Dabei ist es aus Sicht der DPolG notwendig, rechtzeitig das Gespräch mit dem Dienstherren zu suchen und im Rahmen eines offenen Meinungsaustausches die gegenseitigen Positionen kennen zu lernen. Aus diesem Grund wandte sich die DPolG an den Thüringer Justizminister Dieter Lauinger mit der Bitte um einen gemeinsamen Gesprächstermin.

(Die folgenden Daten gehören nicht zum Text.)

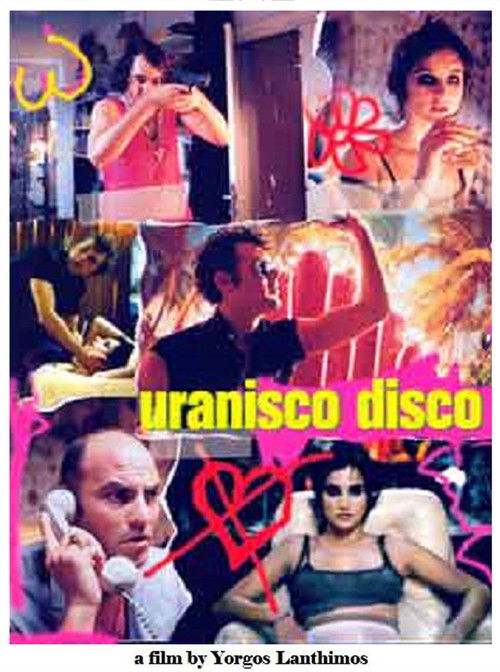 Uranisco Disco (2002) poster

Dieser wurde auch umgehend entsprochen, und so gab es am 8. März ein erstes gemeinsames Gespräch zwischen dem Justizministerium und der DPolG, zu welchem neben dem Minister auch der Abteilungsleiter Strafvollzug, Thomas Schneider zugegen war.

Bereits zu Beginn des Gespräches betonte Lauinger, dass er keine Probleme darin sieht, wenn eine weitere Gewerkschaft, wie die DPolG Thüringen e.V. um Mitglieder wirbt und die Interessen dieser wirkungsvoll vertritt.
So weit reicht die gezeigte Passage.